Google Workspace DNS Checker

Enter a domain hosted on Google Workspace / Gmail. We check the records that matter for a Google tenant: SPF includes _spf.google.com, the DKIM google selector, DMARC, an MX pointing to Google's mail servers, and MTA-STS.

Try an example: spotify.com · monzo.com · revolut.com · youtube.com

How this Google Workspace DNS checker works

Google Workspace needs a specific set of DNS records before it will sign outbound mail, accept inbound delivery, or align with DMARC. Stale entries from a previous provider are the usual reason Workspace mail starts landing in Gmail's own spam folder. Type a domain above and the tool runs every Workspace-specific check in one pass.

We confirm the MX hosts match Google's current set, that SPF includes _spf.google.com, that the google._domainkey selector resolves to a live key, and that DMARC is published. MTA-STS and TLS-RPT get probed too, because both are needed before receivers will enforce TLS to your inbound MX. Each row shows what Google expects, what's actually live, and how to close the gap.

What does Workspace actually require?

The minimum viable Workspace setup is one MX, one SPF include, one DKIM selector, and a DMARC record: 

example.com.                MX   1  smtp.google.com.
example.com.                TXT  "v=spf1 include:_spf.google.com -all"
google._domainkey.example.  TXT  "v=DKIM1; k=rsa; p=MIGfMA0..."
_dmarc.example.com.         TXT  "v=DMARC1; p=reject; rua=mailto:..."

Older tenants still run the five-host aspmx.l.google.com set with alt1 through alt4. Both layouts are valid. Google's docs steer new tenants at the single-host form.

Where does Workspace mail go wrong?

Three failure modes account for most Workspace deliverability tickets. DKIM that was never turned on in the admin console, so the selector exists in DNS but signing is off in the tenant. SPF still pointing at the previous host's include, which silently breaks alignment. And MX records that mix Google with a leftover smarthost from the migration, so half your mail loops.

Our take: if the checker flags any one of those, fix it before chasing reputation issues. Misconfigured DNS looks like a reputation problem from the outside, and you can spend weeks warming an IP that was never going to authenticate.

Why this matters

Gmail enforces SPF, DKIM, and DMARC on any sender pushing more than 5,000 messages a day.

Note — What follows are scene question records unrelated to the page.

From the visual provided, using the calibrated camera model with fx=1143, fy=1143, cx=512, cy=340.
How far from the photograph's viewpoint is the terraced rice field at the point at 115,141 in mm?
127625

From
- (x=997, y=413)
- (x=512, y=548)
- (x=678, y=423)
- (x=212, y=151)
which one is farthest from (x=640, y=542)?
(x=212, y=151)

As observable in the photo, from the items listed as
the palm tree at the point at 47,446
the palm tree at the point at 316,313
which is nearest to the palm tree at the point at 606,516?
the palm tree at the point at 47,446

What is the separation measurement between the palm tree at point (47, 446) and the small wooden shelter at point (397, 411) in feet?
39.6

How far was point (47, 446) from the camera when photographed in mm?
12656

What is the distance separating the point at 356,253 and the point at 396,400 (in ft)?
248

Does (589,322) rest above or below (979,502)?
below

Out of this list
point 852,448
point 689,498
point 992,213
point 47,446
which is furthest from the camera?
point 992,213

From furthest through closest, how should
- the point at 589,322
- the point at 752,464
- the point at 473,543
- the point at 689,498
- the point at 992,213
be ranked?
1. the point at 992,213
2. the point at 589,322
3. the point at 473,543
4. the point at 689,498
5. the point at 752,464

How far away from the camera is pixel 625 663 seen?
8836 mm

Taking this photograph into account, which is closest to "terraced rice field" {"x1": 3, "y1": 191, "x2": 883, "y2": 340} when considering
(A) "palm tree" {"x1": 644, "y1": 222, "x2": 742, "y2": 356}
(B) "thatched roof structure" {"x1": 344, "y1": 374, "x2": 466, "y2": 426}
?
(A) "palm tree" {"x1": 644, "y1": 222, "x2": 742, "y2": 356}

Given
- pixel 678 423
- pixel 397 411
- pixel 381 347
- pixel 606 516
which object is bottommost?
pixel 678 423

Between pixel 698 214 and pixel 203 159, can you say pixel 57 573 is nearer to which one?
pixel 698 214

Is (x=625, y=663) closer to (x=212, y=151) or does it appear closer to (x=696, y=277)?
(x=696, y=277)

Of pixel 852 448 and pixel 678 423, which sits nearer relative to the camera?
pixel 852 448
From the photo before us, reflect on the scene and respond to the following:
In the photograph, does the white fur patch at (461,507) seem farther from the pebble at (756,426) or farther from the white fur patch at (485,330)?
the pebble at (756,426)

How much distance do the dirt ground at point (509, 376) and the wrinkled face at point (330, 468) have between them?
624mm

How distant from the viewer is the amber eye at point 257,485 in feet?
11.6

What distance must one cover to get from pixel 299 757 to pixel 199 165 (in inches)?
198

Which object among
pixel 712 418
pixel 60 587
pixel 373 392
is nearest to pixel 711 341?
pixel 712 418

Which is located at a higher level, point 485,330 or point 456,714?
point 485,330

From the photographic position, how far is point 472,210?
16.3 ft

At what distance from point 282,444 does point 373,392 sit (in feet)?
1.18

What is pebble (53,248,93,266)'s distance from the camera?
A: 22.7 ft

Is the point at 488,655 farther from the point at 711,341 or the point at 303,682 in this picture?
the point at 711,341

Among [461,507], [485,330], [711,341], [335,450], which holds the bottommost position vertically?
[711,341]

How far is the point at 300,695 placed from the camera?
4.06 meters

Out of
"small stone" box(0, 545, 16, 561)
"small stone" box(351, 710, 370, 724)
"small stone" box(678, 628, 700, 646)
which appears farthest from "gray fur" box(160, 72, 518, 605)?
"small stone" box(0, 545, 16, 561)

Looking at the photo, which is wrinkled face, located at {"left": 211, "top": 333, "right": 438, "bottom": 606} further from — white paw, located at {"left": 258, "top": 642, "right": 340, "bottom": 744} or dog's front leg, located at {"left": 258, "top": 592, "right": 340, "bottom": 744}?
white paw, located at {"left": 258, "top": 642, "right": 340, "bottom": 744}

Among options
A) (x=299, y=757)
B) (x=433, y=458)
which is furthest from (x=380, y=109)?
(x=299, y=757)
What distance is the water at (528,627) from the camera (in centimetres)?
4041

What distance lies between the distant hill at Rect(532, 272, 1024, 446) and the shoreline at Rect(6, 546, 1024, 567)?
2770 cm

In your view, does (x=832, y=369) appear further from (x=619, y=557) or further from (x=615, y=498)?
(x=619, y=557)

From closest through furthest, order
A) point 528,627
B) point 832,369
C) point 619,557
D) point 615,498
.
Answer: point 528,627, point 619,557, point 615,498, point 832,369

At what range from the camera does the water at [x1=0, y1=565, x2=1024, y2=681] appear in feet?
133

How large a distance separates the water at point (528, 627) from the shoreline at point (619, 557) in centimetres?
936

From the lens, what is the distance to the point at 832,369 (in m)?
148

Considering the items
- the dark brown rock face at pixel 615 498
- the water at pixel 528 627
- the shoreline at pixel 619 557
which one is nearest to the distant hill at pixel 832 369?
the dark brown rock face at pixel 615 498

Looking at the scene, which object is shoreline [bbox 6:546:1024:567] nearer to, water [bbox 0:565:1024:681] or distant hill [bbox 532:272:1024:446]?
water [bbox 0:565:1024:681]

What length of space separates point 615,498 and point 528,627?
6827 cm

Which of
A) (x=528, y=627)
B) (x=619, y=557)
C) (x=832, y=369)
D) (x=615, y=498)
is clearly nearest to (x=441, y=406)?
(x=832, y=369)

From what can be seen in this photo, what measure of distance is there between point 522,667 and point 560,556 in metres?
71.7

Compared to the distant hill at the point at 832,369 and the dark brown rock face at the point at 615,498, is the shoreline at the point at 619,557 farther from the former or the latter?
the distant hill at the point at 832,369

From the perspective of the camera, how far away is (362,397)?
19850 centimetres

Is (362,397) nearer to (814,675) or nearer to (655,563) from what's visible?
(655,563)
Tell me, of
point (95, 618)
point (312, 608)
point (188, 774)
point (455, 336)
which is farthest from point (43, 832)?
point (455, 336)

That rule has been in force since February 2024. Workspace tenants get no free pass, mail from your own domain through Google's own servers still bounces with 550 5.7.26 if the records don't line up.

What to do: publish DMARC at p=quarantine first, watch the aggregate reports for a week, then move to p=reject. The DMARC checker shows what's live and where to send rua= reports.

Where to go next

For per-record detail see the SPF checker and the DKIM checker. Hybrid Microsoft 365 tenants get their own checker at the Microsoft 365 DNS checker. If MTA-STS or TLS-RPT need work, the MTA-STS checker and the TLS-RPT checker probe both ends of the policy.

Frequently Asked Questions

Common questions about Google Workspace DNS configuration.

The minimum is:

v=spf1 include:_spf.google.com -all

If you send through other services too, add their includes alongside. Watch the 10-DNS-lookup limit, an SPF record that exceeds it returns permerror and stops authorising anything. -all is the goal. ~all is fine while you're still migrating off the previous host.

By default, google. The TXT record lives at:

google._domainkey.example.com

If you picked a custom selector when generating the key in the admin console, this checker won't see it under google. Run the DKIM checker with your selector name to confirm it resolves.

New tenants get a single host at priority 1:

example.com.  MX  1  smtp.google.com.

Older tenants run the five-host layout (aspmx.l.google.com plus alt1 through alt4.aspmx.l.google.com). Both authenticate the same way. Don't mix the two, pick one and remove every other MX entry, including leftover smarthosts from the previous provider.

Yes. MTA-STS stops a downgrade attack from stripping TLS off inbound mail. For Workspace, publish a TXT record at _mta-sts.example.com and host a policy file at https://mta-sts.example.com/.well-known/mta-sts.txt listing aspmx.l.google.com and the alt hosts (even on single-MX tenants, the policy still names the alt set).

Pair it with TLS-RPT so failed connections get reported back. The MTA-STS checker validates both the DNS record and the policy file in one pass.

No. Workspace mailboxes are reached over IMAP, POP, SMTP, or the Gmail web and mobile clients. There is no Autodiscover XML endpoint and no SRV-based discovery.

If you need Outlook to auto-configure against Gmail, install Google Workspace Sync for Microsoft Outlook (GWSMO). It configures the client without touching DNS. Don't publish stub Autodiscover records for Workspace, they only confuse Outlook clients that probe the wrong endpoint first.